Passage to read –
========================

Clive Head Is Waiting For The Art World to Catch Up With Clive Head

By Spear's


CLIVE HEAD, WHOSE new show opened at Marlborough Fine Art this week, is not a man afraid of rigorous self-praise: ‘The implications of what I’m doing replace photography with something far more important.’

Which artists influence his seemingly photorealist London landscapes? ‘To give you a simple answer, my work really comes from looking at too much art. I’ve probably got a greater knowledge of art history than most art historians.’

He loves Poussin ‘the inventor’, indeed places their works beside one another, as he says in the essay he wrote for his own catalogue (perhaps no-one else could get the full measure of his work): ‘The connections between [Head’s work] Terminus Place and Poussin’s Triumph of David are both startling and subtle.’ (Terminus Place, 2012, is pictured above in detail and below in full.)

Indeed, from both Head’s catalogue essay and a phone conversation, you get the sense of a very large chip being worked out: ‘Throughout my career I have been subjected to the kind of dismissal that Nunn voiced about Rembrandt,’ he writes.


 
‘From being told not to attend a leading art school by its head on the basis that I could and wanted to draw, to being forced to complete my postgraduate studies away from the department studios, has shown me the strength of opinions. To hold my views on art affronts the cultural norm and is met with real hostility.’

The art world, Clive Head believes, has yet to catch up with Clive Head.

========================

Material provided –

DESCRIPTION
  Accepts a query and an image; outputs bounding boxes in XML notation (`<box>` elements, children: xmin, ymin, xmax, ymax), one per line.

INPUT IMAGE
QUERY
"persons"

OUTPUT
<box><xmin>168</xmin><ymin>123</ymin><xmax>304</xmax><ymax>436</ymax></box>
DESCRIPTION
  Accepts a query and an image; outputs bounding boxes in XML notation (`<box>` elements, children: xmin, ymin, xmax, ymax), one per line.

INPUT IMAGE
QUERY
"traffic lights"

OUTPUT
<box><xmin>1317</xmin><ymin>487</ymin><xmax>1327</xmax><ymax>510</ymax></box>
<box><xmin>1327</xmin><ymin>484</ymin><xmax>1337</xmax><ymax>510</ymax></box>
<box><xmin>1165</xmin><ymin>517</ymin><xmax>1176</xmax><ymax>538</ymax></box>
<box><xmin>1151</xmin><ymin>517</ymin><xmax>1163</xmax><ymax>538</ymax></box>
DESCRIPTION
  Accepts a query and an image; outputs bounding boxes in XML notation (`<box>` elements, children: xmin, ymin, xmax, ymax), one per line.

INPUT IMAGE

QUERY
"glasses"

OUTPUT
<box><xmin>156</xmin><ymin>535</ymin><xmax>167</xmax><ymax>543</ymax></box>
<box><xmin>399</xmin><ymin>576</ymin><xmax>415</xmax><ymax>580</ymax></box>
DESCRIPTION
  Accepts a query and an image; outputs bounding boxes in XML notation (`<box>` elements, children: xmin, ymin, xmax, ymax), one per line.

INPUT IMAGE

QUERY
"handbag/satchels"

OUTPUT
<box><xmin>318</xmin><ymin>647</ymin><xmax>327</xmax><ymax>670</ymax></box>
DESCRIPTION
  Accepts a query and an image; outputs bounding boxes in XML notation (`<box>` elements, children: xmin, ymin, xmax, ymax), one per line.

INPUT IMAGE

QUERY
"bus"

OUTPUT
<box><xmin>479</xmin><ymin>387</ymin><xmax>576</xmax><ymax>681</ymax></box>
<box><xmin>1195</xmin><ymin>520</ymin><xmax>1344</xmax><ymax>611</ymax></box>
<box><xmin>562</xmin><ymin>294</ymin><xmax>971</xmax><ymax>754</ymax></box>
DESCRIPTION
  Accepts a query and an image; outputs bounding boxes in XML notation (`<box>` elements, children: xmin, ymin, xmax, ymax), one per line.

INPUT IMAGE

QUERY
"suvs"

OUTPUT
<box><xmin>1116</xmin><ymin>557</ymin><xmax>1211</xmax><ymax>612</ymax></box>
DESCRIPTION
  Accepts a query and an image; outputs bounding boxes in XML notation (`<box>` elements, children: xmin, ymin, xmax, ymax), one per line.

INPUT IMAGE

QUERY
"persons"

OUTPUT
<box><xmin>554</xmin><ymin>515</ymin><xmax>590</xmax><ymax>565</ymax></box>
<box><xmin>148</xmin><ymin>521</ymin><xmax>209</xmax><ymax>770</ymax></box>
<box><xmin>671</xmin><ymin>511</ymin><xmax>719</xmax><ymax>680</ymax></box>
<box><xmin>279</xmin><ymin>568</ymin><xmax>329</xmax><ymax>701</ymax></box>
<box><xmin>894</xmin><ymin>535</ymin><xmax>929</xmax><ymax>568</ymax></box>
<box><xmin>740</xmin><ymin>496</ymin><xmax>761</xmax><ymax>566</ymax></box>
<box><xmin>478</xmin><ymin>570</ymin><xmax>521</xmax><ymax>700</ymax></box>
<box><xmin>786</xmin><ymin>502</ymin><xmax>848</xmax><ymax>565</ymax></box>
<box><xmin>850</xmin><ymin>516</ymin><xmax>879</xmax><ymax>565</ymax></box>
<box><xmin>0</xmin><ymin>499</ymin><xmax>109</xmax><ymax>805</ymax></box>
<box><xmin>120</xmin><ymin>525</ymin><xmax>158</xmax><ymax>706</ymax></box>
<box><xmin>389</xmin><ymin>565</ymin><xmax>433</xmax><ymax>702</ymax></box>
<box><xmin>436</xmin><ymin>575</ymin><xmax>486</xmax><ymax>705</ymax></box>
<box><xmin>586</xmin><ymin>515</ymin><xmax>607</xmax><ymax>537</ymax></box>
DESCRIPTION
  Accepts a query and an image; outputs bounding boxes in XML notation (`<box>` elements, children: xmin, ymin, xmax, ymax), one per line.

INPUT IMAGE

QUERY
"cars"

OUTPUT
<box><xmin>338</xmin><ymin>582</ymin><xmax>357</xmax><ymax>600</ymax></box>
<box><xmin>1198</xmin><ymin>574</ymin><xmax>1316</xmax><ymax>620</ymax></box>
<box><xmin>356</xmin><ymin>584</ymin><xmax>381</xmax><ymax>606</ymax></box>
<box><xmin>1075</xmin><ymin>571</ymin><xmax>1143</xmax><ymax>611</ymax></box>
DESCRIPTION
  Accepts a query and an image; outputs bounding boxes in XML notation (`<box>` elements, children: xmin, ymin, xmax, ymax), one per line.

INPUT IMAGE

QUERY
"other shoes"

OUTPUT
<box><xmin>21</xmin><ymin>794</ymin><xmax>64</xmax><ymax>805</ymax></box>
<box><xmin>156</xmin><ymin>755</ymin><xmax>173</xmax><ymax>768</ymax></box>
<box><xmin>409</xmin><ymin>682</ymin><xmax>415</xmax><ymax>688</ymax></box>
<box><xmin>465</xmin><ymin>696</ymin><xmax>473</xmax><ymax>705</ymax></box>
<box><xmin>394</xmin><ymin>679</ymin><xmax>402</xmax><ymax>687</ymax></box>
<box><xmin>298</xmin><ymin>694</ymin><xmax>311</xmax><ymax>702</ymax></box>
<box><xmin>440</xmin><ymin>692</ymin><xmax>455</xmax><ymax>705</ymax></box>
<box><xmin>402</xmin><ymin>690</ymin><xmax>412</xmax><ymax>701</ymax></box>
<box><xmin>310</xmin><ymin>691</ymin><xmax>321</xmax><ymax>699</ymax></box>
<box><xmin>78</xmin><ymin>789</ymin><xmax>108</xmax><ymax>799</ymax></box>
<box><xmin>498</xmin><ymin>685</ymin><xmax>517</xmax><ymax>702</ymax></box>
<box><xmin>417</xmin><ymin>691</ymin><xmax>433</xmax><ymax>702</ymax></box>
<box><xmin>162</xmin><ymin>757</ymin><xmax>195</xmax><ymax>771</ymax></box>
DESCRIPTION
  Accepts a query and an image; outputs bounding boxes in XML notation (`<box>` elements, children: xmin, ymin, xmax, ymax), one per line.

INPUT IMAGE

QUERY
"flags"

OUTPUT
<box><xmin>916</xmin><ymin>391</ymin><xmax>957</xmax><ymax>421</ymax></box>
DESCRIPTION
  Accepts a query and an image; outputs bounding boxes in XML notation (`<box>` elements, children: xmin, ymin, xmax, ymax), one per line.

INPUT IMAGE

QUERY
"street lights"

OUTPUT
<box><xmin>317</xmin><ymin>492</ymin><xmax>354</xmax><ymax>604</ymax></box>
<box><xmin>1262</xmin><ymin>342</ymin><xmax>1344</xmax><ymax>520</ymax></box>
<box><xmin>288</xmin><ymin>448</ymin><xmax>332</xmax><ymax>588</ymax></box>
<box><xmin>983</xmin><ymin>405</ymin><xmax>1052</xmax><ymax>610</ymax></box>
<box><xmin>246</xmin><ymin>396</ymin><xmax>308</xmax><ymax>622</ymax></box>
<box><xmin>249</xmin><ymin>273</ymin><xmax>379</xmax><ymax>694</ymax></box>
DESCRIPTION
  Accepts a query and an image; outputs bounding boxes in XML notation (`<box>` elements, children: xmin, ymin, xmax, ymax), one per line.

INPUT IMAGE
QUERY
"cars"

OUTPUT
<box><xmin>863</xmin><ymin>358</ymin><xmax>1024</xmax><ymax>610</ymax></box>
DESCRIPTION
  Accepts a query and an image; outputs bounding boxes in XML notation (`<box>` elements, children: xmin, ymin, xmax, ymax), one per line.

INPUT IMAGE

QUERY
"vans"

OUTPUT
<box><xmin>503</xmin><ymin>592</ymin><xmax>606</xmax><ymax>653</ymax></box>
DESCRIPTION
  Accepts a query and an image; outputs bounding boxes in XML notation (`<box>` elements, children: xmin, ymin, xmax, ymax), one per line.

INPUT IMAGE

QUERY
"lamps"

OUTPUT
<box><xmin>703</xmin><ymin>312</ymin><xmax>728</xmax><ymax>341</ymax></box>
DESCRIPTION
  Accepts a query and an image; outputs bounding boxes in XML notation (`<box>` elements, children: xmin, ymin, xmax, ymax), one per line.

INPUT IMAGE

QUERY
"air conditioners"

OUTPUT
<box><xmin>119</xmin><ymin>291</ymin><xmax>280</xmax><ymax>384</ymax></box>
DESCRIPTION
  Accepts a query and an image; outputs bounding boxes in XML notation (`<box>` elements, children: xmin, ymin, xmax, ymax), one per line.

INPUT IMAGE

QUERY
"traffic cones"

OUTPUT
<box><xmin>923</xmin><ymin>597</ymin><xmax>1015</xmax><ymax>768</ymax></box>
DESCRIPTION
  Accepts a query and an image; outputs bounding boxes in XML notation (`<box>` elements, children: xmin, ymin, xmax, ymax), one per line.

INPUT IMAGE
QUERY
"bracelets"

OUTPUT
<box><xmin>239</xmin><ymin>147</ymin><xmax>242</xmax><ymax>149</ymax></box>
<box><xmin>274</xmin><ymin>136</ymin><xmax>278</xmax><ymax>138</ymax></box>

========================

Given request –
Reproduce the passage of the article on Clive Head starting at "He loves Poussin" and ending at "below in full.)". The items have no role in this work.

Exercise response –
He loves Poussin ‘the inventor’, indeed places their works beside one another, as he says in the essay he wrote for his own catalogue (perhaps no-one else could get the full measure of his work): ‘The connections between [Head’s work] Terminus Place and Poussin’s Triumph of David are both startling and subtle.’ (Terminus Place, 2012, is pictured above in detail and below in full.)